Navy's new warship will travel to San Francisco for Fleet Week


In Mississippi, shipbuilders are putting the final touches on a new ship named after the country that symbolizes freedom.

"USS America," said Rear Admiral Thomas Brown III, retired U.S. Navy. "What could be better than that?"

This retired and decorated naval aviator is leading the effort to bring the commissioning of the USS America to San Francisco this fall.

America is the first of a new class of landing ship, helicopter assault. While it may look like an aircraft carrier, it's actually a smaller cousin.

I caught up with the America's skipper, Captain Robert Hall, by phone.

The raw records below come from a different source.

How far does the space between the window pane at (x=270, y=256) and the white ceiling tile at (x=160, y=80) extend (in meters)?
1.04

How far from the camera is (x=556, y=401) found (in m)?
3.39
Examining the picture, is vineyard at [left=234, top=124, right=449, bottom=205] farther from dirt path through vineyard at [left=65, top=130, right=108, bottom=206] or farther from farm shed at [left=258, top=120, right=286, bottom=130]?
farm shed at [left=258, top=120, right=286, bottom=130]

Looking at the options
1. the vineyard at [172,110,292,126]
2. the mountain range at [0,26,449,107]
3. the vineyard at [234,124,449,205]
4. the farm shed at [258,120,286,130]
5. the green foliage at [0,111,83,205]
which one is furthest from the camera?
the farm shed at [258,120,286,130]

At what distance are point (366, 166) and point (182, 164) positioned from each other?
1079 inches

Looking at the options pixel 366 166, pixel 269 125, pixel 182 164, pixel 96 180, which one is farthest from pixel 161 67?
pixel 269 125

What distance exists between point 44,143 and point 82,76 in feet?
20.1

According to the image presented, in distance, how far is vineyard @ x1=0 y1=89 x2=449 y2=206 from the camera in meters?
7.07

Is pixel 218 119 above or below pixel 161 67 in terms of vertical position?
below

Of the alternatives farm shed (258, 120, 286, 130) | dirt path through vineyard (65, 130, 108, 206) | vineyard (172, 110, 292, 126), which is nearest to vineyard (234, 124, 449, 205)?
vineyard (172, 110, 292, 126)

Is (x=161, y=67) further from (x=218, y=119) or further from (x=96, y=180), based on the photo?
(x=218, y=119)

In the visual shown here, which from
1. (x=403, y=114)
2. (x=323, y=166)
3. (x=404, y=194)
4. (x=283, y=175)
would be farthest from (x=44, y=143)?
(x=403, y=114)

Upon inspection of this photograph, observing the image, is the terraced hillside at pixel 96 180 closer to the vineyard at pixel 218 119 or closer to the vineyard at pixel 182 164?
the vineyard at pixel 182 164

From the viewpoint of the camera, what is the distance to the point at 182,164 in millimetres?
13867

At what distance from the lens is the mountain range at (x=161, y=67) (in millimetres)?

"What we're designed to carry is the latest in Marine Corps. aviation," he said. "Which is the F-35B, the new joint strike fighter, as well as the MV-22 Osprey, they're big tilt rotor aircraft."

"I look at it as a Marine Corps aircraft carrier because we have birthing for 1,600 Marines on the USS America."

At 844 feet long, America will be 250 feet shorter than a supercarrier and won't carry nearly as many aircraft.

But its job is different -- get marines ashore at some hotspot and then provide aerial protection and support.

Admiral Brown says the competition to host a commissioning is fierce, and this is quite a feather in the city's cap.

"San Francisco is a very patriotic city and has been patriotic since back before World War II," he said. "And that is sort of a closely guarded secret."

Captain Hall adds, "San Francisco is such a great city with a rich naval history that it's just the perfect choice."

Admiral Brown says it's not yet official, but everything points to the commissioning of the America on the Saturday of Fleet Week.

For him, this is more than just nostalgia. Yes, Brown commanded carriers and carrier task forces -- the big ones -- and flew more than 300 missions in Vietnam. Those are reasons why he's worked so hard. Here's another.

"There probably will not be another aircraft carrier commissioned here," he said.

When in service, America will be based in San Diego.